Equity: Walking away, your stake should be whatever you've veseted -- this is why you have vesting. If you purchased your shares (I hope!), then there's nothing more to do. If they were options, ask for conversion from ISO to NQO (IRS-mandated) and an extension (10yr) on the exercise period. If the post-pivot company wants, they can keep you on as an advisor for a period at some reduced equity vest (e.g. 1/20th your founder vest). This is a nice way to transition and can be worthwhile in some scenarios.
Cash: You should expect none. If you all documented the unpaid work in the form of contractual deferred compensation (unlikely), then you can insist this be paid out as a requirement of labor laws. If it wasn't documented, then it's a sunk cost. Cash is the company's life blood, so they cannot waste it on employees that are departing or terminated. You shouldn't expect an exit package.

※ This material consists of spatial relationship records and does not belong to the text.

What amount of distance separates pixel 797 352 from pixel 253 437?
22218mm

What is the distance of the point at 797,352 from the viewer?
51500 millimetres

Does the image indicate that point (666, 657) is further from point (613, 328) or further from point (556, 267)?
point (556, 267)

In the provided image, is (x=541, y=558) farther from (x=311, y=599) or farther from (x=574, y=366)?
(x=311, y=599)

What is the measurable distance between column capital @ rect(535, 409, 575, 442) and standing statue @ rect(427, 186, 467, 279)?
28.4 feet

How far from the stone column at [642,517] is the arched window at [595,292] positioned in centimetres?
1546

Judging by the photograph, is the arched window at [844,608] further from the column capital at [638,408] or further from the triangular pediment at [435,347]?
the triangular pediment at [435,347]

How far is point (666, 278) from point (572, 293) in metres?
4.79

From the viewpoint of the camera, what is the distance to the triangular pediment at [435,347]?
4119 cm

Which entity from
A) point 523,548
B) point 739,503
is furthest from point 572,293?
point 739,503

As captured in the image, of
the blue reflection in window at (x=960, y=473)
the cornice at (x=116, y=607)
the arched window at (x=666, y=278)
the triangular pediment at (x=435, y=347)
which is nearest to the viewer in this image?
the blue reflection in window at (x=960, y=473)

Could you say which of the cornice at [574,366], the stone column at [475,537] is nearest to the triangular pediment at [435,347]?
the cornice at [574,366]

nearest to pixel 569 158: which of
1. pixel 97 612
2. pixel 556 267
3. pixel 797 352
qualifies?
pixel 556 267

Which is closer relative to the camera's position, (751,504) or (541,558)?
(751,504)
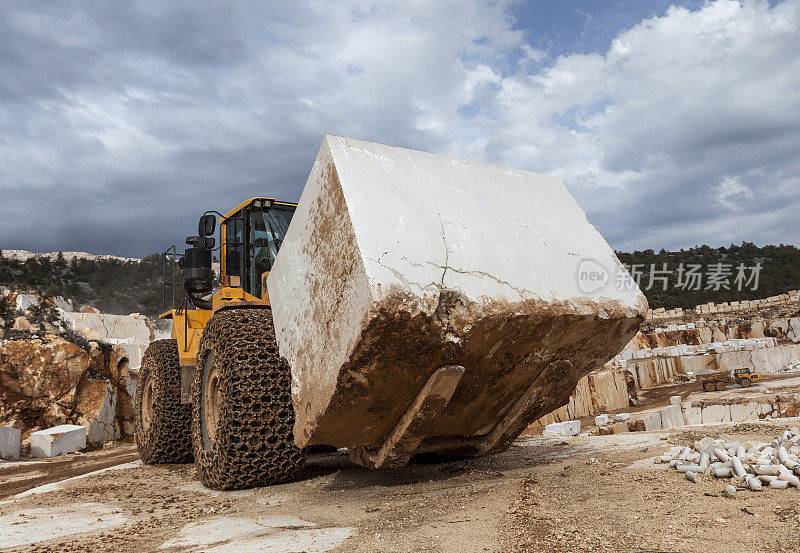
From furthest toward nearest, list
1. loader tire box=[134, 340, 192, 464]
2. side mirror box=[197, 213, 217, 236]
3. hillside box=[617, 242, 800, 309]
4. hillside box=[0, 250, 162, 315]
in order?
1. hillside box=[617, 242, 800, 309]
2. hillside box=[0, 250, 162, 315]
3. loader tire box=[134, 340, 192, 464]
4. side mirror box=[197, 213, 217, 236]

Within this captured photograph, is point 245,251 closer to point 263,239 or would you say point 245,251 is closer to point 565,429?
point 263,239

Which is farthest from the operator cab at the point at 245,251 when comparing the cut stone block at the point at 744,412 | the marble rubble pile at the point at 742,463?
the cut stone block at the point at 744,412

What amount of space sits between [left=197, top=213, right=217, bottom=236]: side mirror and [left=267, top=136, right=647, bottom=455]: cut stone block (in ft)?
4.83

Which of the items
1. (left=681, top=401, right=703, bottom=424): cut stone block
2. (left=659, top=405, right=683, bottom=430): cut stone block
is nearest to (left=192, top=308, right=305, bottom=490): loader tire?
(left=659, top=405, right=683, bottom=430): cut stone block

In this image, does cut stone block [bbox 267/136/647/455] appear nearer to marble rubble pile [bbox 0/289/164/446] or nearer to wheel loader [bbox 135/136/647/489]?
wheel loader [bbox 135/136/647/489]

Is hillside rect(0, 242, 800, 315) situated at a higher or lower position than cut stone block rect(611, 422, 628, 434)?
higher

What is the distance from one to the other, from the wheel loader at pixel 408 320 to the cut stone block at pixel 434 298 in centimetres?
1

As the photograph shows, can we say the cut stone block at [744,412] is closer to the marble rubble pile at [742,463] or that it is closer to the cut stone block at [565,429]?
the cut stone block at [565,429]

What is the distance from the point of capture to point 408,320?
9.59 ft

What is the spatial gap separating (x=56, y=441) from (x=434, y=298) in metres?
9.95

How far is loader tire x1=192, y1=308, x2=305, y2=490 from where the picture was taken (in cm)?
412

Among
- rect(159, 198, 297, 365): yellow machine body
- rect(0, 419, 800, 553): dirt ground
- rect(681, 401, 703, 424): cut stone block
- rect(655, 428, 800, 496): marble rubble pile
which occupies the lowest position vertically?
rect(681, 401, 703, 424): cut stone block

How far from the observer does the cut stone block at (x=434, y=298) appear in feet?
9.94

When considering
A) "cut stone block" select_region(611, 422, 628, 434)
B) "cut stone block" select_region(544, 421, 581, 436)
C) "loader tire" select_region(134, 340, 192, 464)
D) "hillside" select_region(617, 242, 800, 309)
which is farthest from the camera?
"hillside" select_region(617, 242, 800, 309)
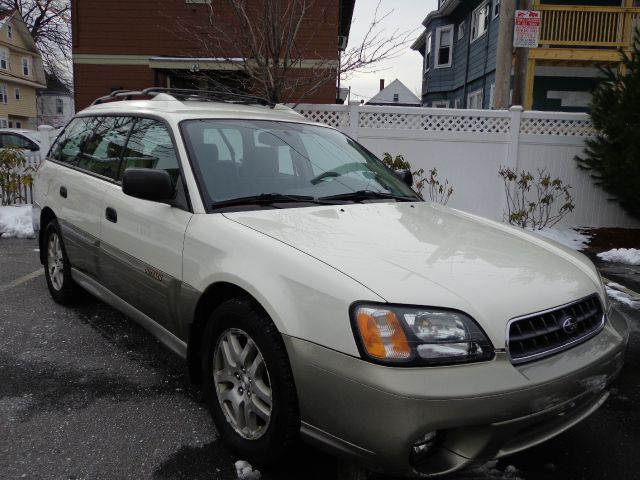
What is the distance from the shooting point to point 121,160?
3652 mm

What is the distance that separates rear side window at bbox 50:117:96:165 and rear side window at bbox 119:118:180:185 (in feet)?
3.04

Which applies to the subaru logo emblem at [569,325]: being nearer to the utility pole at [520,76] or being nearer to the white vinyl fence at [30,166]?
the utility pole at [520,76]

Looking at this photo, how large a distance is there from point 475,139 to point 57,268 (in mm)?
6957

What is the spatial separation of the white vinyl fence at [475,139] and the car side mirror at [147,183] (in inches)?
258

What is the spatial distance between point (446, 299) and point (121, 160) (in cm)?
254

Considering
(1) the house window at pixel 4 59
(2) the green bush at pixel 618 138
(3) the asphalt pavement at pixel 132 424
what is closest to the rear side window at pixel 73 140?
(3) the asphalt pavement at pixel 132 424

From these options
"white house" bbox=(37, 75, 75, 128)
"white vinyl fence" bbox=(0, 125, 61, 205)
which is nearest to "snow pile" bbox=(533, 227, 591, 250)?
"white vinyl fence" bbox=(0, 125, 61, 205)

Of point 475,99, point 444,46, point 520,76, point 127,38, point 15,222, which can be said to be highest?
point 444,46

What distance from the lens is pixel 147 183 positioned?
2812 millimetres

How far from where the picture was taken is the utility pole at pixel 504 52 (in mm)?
9133

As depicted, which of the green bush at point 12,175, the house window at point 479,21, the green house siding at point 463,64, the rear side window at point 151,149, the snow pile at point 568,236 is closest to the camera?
the rear side window at point 151,149

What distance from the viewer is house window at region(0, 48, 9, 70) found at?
128 ft

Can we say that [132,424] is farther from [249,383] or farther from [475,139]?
[475,139]

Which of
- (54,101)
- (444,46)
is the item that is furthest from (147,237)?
(54,101)
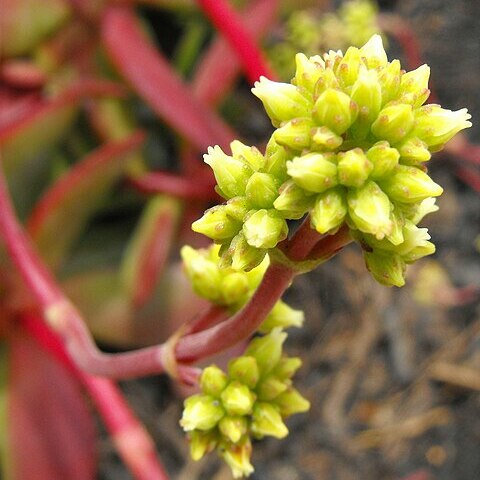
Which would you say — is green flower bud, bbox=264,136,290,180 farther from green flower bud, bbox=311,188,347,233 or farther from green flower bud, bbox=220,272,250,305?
green flower bud, bbox=220,272,250,305

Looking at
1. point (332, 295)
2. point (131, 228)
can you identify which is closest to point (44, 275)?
point (131, 228)

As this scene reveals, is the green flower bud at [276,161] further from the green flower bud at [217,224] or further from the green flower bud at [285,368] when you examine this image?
the green flower bud at [285,368]

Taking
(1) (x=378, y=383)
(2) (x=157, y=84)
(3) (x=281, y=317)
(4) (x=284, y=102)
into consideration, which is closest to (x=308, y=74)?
(4) (x=284, y=102)

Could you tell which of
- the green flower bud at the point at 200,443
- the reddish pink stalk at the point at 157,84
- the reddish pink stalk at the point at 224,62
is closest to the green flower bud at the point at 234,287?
the green flower bud at the point at 200,443

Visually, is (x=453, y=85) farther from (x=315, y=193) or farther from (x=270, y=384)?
(x=315, y=193)

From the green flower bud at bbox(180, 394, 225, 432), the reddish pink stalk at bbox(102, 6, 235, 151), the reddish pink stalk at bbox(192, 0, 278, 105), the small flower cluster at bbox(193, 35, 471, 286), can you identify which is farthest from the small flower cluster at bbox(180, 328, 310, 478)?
the reddish pink stalk at bbox(192, 0, 278, 105)
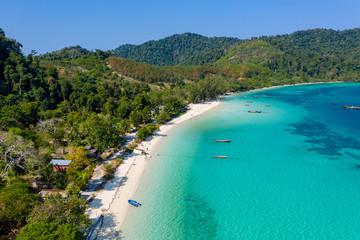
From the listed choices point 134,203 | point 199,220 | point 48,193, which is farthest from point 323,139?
point 48,193

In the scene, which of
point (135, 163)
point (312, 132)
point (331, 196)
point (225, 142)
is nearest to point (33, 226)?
point (135, 163)

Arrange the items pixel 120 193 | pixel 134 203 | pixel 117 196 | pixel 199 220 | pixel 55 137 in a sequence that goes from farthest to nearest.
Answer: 1. pixel 55 137
2. pixel 120 193
3. pixel 117 196
4. pixel 134 203
5. pixel 199 220

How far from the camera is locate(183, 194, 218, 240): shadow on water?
31038mm

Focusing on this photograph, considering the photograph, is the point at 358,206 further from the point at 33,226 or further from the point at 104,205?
the point at 33,226

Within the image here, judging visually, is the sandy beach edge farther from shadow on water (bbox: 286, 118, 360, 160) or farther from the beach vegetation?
shadow on water (bbox: 286, 118, 360, 160)

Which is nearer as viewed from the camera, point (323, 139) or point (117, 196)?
point (117, 196)

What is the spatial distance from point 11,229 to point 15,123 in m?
41.5

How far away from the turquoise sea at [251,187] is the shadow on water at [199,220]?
0.16 meters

Realistically... If you own 10% in a "new" company (post-pivot), this is a great position for you. Their alternatives are (1) to nuke the cap table in a reset and pivot without you; it's not really worthwhile for anyone to duke it out this way; (2) if they're itching to buy you out (unlikely), you can consider whatever offer they put forward but you have no legal obligation to accept; or (3) everyone just accepts the current state of affairs as sunk costs and parts amicably. (3) is best for everyone involved -- it's mutually non-ideal.